- _Description of the task_
Print the records below exactly; all of them are needed.
Data shown below:
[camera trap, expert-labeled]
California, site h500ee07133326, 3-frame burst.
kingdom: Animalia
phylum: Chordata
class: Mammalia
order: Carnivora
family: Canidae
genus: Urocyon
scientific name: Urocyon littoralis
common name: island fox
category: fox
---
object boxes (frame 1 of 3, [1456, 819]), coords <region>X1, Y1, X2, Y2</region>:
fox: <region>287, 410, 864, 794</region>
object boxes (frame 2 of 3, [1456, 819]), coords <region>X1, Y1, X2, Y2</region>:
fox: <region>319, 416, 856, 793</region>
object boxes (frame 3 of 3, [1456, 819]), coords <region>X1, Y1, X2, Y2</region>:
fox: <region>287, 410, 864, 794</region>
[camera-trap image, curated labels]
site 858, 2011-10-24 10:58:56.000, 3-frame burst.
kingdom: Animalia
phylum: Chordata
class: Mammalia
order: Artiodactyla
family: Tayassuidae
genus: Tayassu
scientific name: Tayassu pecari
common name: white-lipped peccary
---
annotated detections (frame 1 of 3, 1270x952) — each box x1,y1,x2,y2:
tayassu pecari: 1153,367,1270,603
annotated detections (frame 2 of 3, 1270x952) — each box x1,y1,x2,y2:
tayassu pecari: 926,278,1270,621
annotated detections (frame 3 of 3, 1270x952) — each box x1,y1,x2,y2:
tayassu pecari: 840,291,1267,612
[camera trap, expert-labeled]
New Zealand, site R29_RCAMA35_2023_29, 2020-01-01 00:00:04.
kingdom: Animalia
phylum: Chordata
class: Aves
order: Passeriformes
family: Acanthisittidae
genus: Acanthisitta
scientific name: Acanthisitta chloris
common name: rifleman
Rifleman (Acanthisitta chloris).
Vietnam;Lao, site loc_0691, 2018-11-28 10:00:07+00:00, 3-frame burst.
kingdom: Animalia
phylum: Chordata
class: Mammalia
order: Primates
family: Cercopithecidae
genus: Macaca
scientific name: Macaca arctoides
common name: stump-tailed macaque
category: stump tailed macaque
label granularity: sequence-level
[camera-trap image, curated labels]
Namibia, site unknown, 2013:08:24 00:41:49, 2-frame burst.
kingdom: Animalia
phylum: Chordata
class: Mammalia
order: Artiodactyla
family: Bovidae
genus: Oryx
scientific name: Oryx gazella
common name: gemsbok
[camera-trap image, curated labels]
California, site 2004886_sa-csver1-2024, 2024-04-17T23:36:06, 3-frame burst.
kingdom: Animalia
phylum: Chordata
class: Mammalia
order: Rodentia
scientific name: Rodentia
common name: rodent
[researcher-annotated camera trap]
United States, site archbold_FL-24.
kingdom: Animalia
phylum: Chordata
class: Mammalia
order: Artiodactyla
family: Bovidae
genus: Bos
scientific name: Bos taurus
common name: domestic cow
End of Data shown.
- _Exercise output_
[camera trap, expert-labeled]
California, site h500ee07133326, 3-frame burst.
kingdom: Animalia
phylum: Chordata
class: Mammalia
order: Carnivora
family: Canidae
genus: Urocyon
scientific name: Urocyon littoralis
common name: island fox
category: fox
---
object boxes (frame 1 of 3, [1456, 819]), coords <region>X1, Y1, X2, Y2</region>:
fox: <region>287, 410, 864, 794</region>
object boxes (frame 2 of 3, [1456, 819]), coords <region>X1, Y1, X2, Y2</region>:
fox: <region>319, 416, 856, 793</region>
object boxes (frame 3 of 3, [1456, 819]), coords <region>X1, Y1, X2, Y2</region>:
fox: <region>287, 410, 864, 794</region>
[camera-trap image, curated labels]
site 858, 2011-10-24 10:58:56.000, 3-frame burst.
kingdom: Animalia
phylum: Chordata
class: Mammalia
order: Artiodactyla
family: Tayassuidae
genus: Tayassu
scientific name: Tayassu pecari
common name: white-lipped peccary
---
annotated detections (frame 1 of 3, 1270x952) — each box x1,y1,x2,y2:
tayassu pecari: 1153,367,1270,603
annotated detections (frame 2 of 3, 1270x952) — each box x1,y1,x2,y2:
tayassu pecari: 926,278,1270,621
annotated detections (frame 3 of 3, 1270x952) — each box x1,y1,x2,y2:
tayassu pecari: 840,291,1267,612
[camera trap, expert-labeled]
New Zealand, site R29_RCAMA35_2023_29, 2020-01-01 00:00:04.
kingdom: Animalia
phylum: Chordata
class: Aves
order: Passeriformes
family: Acanthisittidae
genus: Acanthisitta
scientific name: Acanthisitta chloris
common name: rifleman
Rifleman (Acanthisitta chloris).
Vietnam;Lao, site loc_0691, 2018-11-28 10:00:07+00:00, 3-frame burst.
kingdom: Animalia
phylum: Chordata
class: Mammalia
order: Primates
family: Cercopithecidae
genus: Macaca
scientific name: Macaca arctoides
common name: stump-tailed macaque
category: stump tailed macaque
label granularity: sequence-level
[camera-trap image, curated labels]
Namibia, site unknown, 2013:08:24 00:41:49, 2-frame burst.
kingdom: Animalia
phylum: Chordata
class: Mammalia
order: Artiodactyla
family: Bovidae
genus: Oryx
scientific name: Oryx gazella
common name: gemsbok
[camera-trap image, curated labels]
California, site 2004886_sa-csver1-2024, 2024-04-17T23:36:06, 3-frame burst.
kingdom: Animalia
phylum: Chordata
class: Mammalia
order: Rodentia
scientific name: Rodentia
common name: rodent
[researcher-annotated camera trap]
United States, site archbold_FL-24.
kingdom: Animalia
phylum: Chordata
class: Mammalia
order: Artiodactyla
family: Bovidae
genus: Bos
scientific name: Bos taurus
common name: domestic cow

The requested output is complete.